Let’s take a look at an example from the early twentieth century in Vladmir Nabokov’s Invitation to a Beheading (1935). What can be seen here is the same triangularization that we see in visual art. In the final scene of the novel the madness of the condemned, the stoicism of the executioner, and the awe of the crowd are all juxtaposed as the main character, Cincinatus, tries to grasp his imminent end. The ending is ambiguous and there is room to believe that Cincinatus escaped, but there is also a suggestion that the escape was a fantasy. However, one cannot be concerned with whether the escape was “real” or not because the presence of the executioner— and the extensive power that he represents— is too dominant to escape from, and thus it does not matter if the final scene is a true escape from death or a dream-induced fantasy. Escape does not mean freedom. After his lengthy imprisonment, Cincinatus is fully aware of the full vision of dominant power. Inmuration is less dependent on the act of execution but rather the omnipresent aura of execution, embodied by the stoic executioner who only appears in the final pages. Cincinatus throughout the novel succumbs to his own paranoias that result from the fear of execution. This fear is not catalyzed by the prison warden nor his neighbor in this prison, nor even the conditions of the prison, but rather an ever-consuming fear of what the executioner will bring. Thus, Cincinatus, free or dead, is still succumbing to the natural, inevitable dominance that is carried out by the executioner. What this points to is not that Nabokov was actively writing to protect the ruling class— in fact one could present a compelling reading that he is critiquing it— but the ubiquity of this trope. By 1935, Epicureanism was no longer the subject of harsh criticism by the Church, yet the sentiment of the natural relationship between violence and power was still embodied by the executioner figure. Thus, the strands of anti-Epicurean belief are so pervasive that they still linger, if only in the representation of the power, pointing to an important aspect of the executioner figure: the paradoxical yet transcendental aura of the figure.
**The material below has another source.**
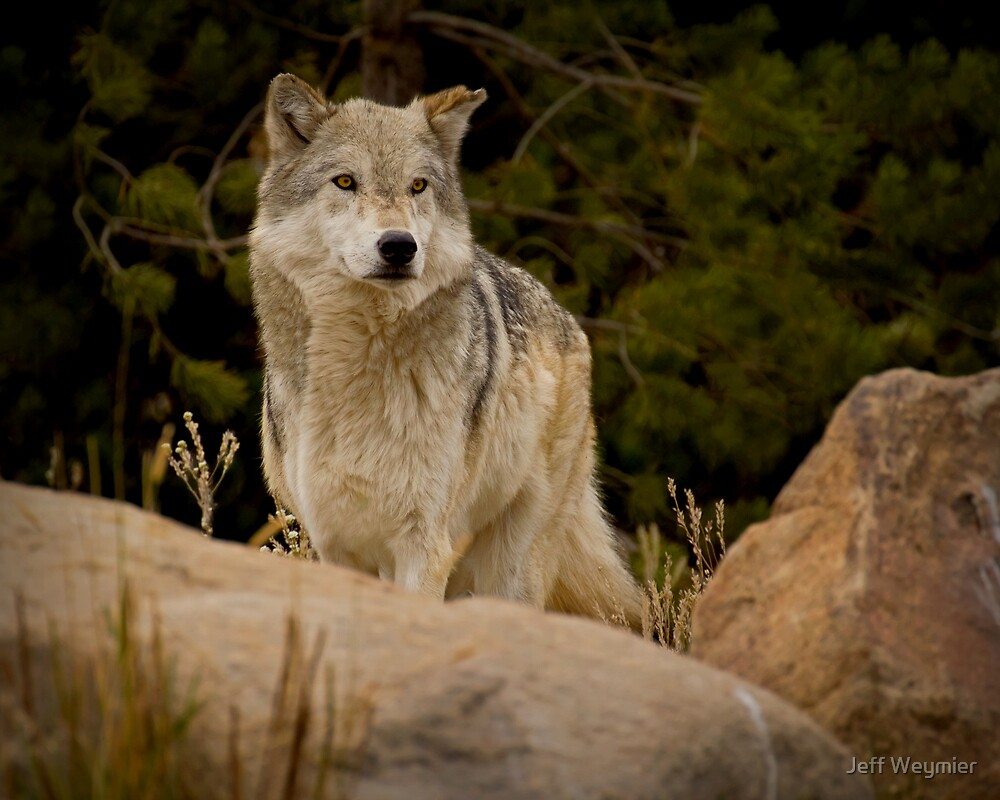 The Look Of A Hunter by Jeff Weymier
While the Church did not suffer from a dearth of martyrs, they did lack a cohesive story that simultaneously prioritized pain and privileged worldly power. The core tenet of the faith is centered around martyrdom, yet the story was incompatible with the cultural shift that the Church was trying to force, the effects of which we see from the Baroque to Nabokov. For the Jesus story to preserve its palpability and violence, the perpetrators of violence must be presented as a symbol of the corruption of man, not stoic handlers of justice. A reworking of the Passion to align the necessity of violence with the necessity of power would far too revisionist to serve its desired function. To preserve power through both the spectacle of executions and the artistic renderings of them, the executioner became transcendental to the execution and even to the power it protects.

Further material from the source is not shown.